Adley
After the symphony is over, I turn to Steph and find her
looking at me with this expression of pure happiness. I wonder
how much of that has to do with her being out for the first
time. Like, literally out. Out with a woman as more than just a
friend. We held hands. I loved it. I loved the music. I’m not a
classical person. I’ve never really experienced it beyond
elevators and hold music and the occasional mishap in
switching the radio station, but I think that might have been
one of the best nights of my life.
It was better than any concert I’ve ever been to.

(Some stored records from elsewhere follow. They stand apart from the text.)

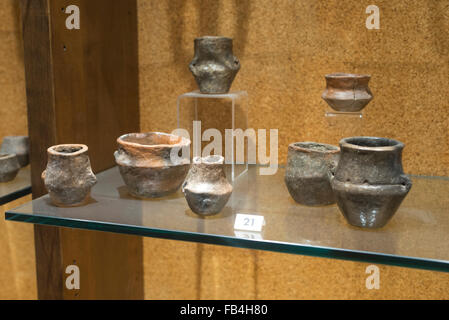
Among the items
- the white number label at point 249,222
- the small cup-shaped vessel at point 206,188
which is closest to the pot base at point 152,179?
the small cup-shaped vessel at point 206,188

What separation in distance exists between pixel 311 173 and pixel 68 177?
1.86 feet

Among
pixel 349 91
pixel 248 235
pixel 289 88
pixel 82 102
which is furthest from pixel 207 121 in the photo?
pixel 248 235

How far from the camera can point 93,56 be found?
144 cm

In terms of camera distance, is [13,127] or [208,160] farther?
[13,127]

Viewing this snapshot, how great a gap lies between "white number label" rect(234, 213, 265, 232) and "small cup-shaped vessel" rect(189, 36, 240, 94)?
41 cm

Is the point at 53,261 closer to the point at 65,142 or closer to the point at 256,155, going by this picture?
the point at 65,142

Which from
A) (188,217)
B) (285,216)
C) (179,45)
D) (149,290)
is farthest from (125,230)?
(149,290)

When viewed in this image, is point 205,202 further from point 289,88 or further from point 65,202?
point 289,88

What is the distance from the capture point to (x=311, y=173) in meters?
1.18

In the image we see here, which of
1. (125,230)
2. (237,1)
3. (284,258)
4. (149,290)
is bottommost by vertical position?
(149,290)

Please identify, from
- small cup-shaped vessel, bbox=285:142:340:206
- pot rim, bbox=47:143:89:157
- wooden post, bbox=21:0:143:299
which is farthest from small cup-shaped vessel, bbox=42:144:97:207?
small cup-shaped vessel, bbox=285:142:340:206

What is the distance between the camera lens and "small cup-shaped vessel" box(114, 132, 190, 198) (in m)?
1.23

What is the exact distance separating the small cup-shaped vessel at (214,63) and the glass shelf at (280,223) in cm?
29

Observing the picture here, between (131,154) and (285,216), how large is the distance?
401mm
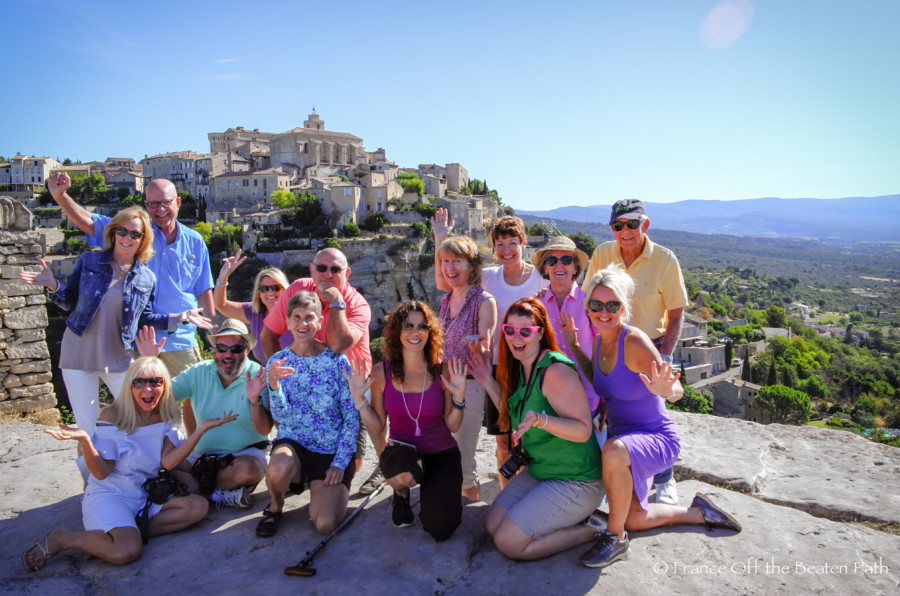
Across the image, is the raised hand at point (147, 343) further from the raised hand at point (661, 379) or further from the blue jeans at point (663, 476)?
the blue jeans at point (663, 476)

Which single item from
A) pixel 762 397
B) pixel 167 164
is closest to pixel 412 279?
pixel 762 397

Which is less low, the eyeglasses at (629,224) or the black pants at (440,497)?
the eyeglasses at (629,224)

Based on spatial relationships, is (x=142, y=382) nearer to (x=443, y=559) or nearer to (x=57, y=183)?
(x=57, y=183)

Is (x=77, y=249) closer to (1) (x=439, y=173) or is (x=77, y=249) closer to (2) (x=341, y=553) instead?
(1) (x=439, y=173)

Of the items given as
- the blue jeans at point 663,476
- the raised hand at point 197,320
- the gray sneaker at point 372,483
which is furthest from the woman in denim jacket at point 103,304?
the blue jeans at point 663,476

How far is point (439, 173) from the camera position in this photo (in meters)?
66.6

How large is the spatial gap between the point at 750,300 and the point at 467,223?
73.7 m

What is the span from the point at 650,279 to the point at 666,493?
1593 millimetres

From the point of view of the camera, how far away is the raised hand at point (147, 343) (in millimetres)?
3852

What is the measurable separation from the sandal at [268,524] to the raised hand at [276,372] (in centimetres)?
81

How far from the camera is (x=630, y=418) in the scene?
348 cm

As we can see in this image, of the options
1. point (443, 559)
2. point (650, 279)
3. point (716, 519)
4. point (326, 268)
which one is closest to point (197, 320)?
point (326, 268)

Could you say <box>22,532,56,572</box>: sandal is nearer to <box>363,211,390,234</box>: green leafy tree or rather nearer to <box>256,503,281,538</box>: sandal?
<box>256,503,281,538</box>: sandal

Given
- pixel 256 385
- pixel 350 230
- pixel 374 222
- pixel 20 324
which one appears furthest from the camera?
pixel 374 222
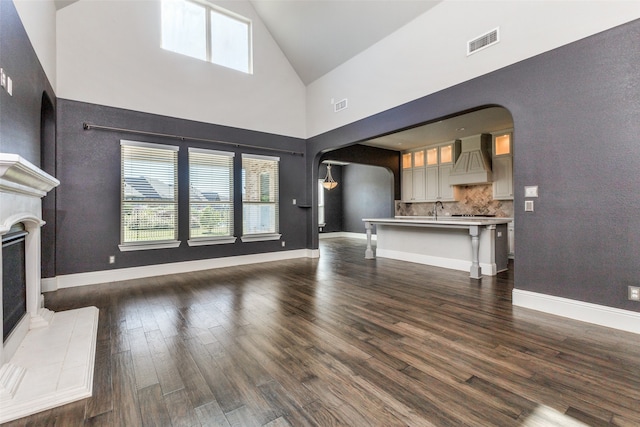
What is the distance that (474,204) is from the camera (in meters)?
7.89

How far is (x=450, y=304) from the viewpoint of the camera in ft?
11.1

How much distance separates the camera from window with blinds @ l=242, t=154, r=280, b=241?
20.0ft

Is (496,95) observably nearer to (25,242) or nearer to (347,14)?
(347,14)

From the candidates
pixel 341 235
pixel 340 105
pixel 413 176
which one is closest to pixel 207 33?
pixel 340 105

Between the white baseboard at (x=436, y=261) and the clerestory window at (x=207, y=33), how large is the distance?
5110mm

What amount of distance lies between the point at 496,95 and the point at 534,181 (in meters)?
→ 1.15

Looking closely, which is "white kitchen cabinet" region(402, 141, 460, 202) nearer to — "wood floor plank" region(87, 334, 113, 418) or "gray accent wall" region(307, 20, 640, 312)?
"gray accent wall" region(307, 20, 640, 312)

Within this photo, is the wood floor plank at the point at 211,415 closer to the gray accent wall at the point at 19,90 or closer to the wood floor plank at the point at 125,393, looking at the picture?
the wood floor plank at the point at 125,393

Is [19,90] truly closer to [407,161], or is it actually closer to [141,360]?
[141,360]

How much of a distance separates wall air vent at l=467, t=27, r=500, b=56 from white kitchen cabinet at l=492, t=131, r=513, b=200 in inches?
164

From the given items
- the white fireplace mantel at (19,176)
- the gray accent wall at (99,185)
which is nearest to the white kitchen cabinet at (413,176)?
the gray accent wall at (99,185)

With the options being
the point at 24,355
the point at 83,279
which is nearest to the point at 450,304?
the point at 24,355

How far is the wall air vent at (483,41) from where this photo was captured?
3.44 meters

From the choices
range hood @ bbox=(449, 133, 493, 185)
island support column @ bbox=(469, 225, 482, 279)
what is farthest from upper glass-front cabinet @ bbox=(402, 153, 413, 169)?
island support column @ bbox=(469, 225, 482, 279)
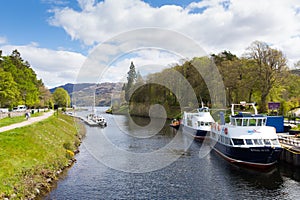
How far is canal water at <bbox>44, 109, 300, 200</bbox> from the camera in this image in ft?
77.6

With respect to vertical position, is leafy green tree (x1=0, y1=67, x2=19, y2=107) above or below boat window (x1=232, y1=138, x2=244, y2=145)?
above

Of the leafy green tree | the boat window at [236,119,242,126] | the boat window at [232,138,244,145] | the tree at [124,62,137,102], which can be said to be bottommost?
the boat window at [232,138,244,145]

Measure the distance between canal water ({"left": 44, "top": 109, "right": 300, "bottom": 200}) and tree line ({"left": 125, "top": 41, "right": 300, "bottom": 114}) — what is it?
1456 inches

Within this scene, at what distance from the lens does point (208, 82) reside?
274 ft

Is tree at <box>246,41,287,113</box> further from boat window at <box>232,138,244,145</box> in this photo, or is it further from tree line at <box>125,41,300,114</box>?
boat window at <box>232,138,244,145</box>

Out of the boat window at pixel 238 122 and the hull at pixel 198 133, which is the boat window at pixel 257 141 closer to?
the boat window at pixel 238 122

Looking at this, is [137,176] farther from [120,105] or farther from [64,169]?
[120,105]

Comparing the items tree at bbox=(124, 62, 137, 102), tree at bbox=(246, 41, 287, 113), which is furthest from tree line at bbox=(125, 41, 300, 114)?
tree at bbox=(124, 62, 137, 102)

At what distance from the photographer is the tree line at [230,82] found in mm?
68000

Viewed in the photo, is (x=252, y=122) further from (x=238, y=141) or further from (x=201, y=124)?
(x=201, y=124)

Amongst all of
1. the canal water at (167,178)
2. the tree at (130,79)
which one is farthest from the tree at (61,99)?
the canal water at (167,178)

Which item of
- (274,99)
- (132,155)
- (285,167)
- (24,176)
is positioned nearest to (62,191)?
(24,176)

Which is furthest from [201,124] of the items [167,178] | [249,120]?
[167,178]

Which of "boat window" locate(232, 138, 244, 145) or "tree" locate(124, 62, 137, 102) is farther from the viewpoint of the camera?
"tree" locate(124, 62, 137, 102)
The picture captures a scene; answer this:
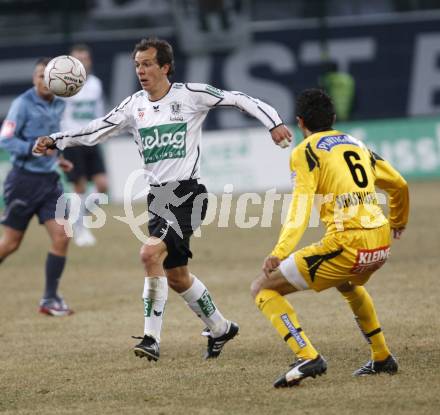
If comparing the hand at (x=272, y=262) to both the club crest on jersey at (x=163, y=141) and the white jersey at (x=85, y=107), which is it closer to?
the club crest on jersey at (x=163, y=141)

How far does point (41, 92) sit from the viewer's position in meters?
9.94

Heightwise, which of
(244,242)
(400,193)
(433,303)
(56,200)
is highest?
(400,193)

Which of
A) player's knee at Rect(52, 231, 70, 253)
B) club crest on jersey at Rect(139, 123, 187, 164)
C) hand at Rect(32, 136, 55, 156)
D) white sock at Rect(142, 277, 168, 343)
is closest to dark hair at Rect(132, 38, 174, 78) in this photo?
club crest on jersey at Rect(139, 123, 187, 164)

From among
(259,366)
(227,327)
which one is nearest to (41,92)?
(227,327)

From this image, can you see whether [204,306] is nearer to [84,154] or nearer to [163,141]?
[163,141]

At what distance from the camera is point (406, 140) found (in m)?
21.2

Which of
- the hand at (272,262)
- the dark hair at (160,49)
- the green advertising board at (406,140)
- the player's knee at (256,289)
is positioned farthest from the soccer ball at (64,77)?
the green advertising board at (406,140)

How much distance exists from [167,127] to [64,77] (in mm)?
1058

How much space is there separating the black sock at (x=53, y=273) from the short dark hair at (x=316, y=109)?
13.8 ft

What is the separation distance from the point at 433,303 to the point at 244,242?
5728 millimetres

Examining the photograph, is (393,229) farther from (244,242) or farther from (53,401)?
(244,242)

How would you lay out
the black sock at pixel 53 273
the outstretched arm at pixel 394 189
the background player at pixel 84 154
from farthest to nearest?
the background player at pixel 84 154 < the black sock at pixel 53 273 < the outstretched arm at pixel 394 189

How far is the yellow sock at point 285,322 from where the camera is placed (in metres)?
6.41

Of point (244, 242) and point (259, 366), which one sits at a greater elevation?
→ point (259, 366)
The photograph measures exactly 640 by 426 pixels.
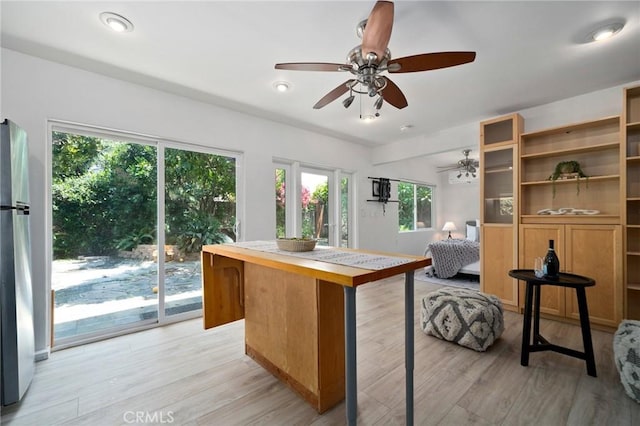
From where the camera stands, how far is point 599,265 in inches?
107

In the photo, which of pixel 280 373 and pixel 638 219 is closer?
pixel 280 373

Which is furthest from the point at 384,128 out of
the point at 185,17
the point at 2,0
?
the point at 2,0

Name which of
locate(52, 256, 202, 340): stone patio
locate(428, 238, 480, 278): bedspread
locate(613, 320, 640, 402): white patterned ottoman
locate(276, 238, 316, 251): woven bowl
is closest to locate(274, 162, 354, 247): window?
locate(52, 256, 202, 340): stone patio

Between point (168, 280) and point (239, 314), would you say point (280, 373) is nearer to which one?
point (239, 314)

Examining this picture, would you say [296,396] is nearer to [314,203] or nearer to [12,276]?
[12,276]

Admittedly, half of them I was either pretty drunk at or bored
out of my mind, but even if they had been excellent and I had
a great time, this would far surpass it.
After we’re out of the impressive arts building, which
was probably built in the eighties because it’s all brick and
glass and totally outdated, but still pretty spectacular, and in
the parking lot, I look for Steph’s car in the sea of people and
cars exiting the giant asphalt area. I can’t even spot it.
I’m not ready to go home. It’s more than just the fact
that I don’t want to be alone in my empty, depressing little
apartment. We start walking in a new direction, as clearly
Steph can’t find her car either, and I swallow back what I was
going to say.
The car is a black sedan. It’s nice, expensive. I don’t
like thinking about that. It makes me feel funny because I
know that Steph doesn’t like it. If I brought it up, it would
probably be okay. I’ve known from the start. I just know that
people haven’t been very nice about it in the past and whether
she was interested in them or not, and that still stings.